» 課題文 1:
ブリテンの「戦争レクイエム」の録音を紹介する文章に独唱者として名前が挙がっている歌手を、声部とあわせてすべて列挙してください。
» 課題文 2:
「戦争レクイエム」の録音を紹介する文章から、次の一文を英語に訳してください。「私は今まで、なんとヘルベルト・ケーゲル指揮の「戦争レクイエム」しかCD持ってなかった。」
» 課題文 3:
「戦争レクイエム」のCDについての文章を、最後の一文の次から書き継いでください。

» 読解用抜粋:
%%

ブリテンのブリテン指揮による「戦争レクイエム」
ブリテン:戦争レクイエム
(カルショーの隠し取りによるリハーサルテイク付き)
ガリーナ・ヴィシネフスカヤ(sop)、ピーター・ピアーズ(T)、ディートリヒ・フィッシャー=ディースカウ(Br)
ベンジャミン・ブリテン指揮/ロンドン交響楽団、合唱団、バッハ合唱団、ハイゲート学校合唱団、サイモン・プレストン(オルガン)、メロス・アンサンブル
またもや季節外れ。戦争なんてなんも関係ないも~ん。
でも、来年3月の「すみとり戦争レクイエム祭り」に備えて。一応お勉強しとかなきゃならない。今更すいません、こんな名盤で何を語ろう。
私は今まで、なんとヘルベルト・ケーゲル指揮の「戦争レクイエム」しかCD持ってなかった。えっと、余白にペンデレツキの「広島の犠牲者に捧げる哀歌」とベルクのヴァイオリン協奏曲が入っているやつね。
まあ、2000円なんて。安さにびっくりよ。私なんか4600円も出して買ったのにぃ(怒)。

%%

» データ抜粋:

%%

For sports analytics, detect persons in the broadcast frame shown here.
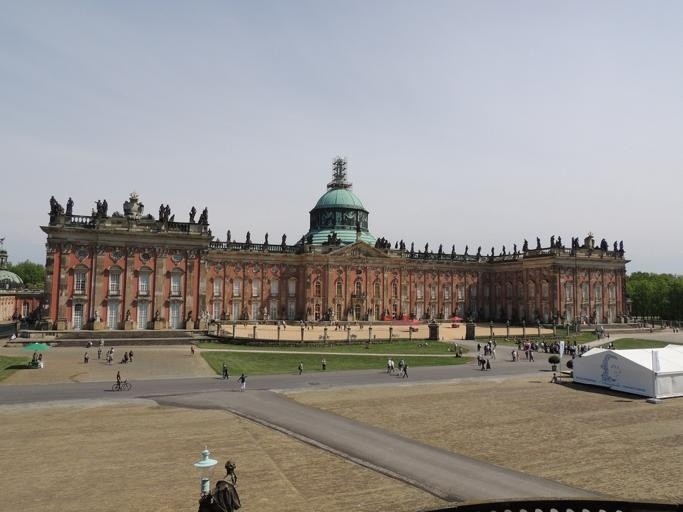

%%

» 解答例 1:
ガリーナ・ヴィシネフスカヤ(ソプラノ)
ピーター・ピアーズ(テノール)
ディートリヒ・フィッシャー=ディースカウ(バリトン)

» 解答例 2:
Until now, believe it or not, the only CD of the War Requiem I owned was the one conducted by Herbert Kegel.

» 解答例 3:
ということで、(ケーゲル様には失礼ながら)出会いがこの演奏だったので、あまり曲に対する愛情も生まれず・・・というかぶっちゃけ全然面白くなかった・・・そもそも”面白い”曲ではないけども。今聴けば、独唱者もそんなに悪くないのに、どうしてなんだろう?対訳ももちろん付いていたのに、最後までたどり着けず。ベルクばっかり聴く始末。
そのうち、2回ほど日本の団体の実演に接した。普通に感銘を受けた。でも本当の、もともとの作曲者の演奏はずっと聴かないままだった。
で、今回初めて自作自演の録音を全部聴いた。
全然違った。ふむふむ。ブリテンの考えたことが全部、この録音にこめられてる。ただもうすざまじいというか。もう何とも言えない、言葉を失うような演奏。作曲者はあくまでこの曲を「美しく歌われる」ことを目標にしていない。ここには戦争に対する激しい悲しみと怒りしか感じられない。
で。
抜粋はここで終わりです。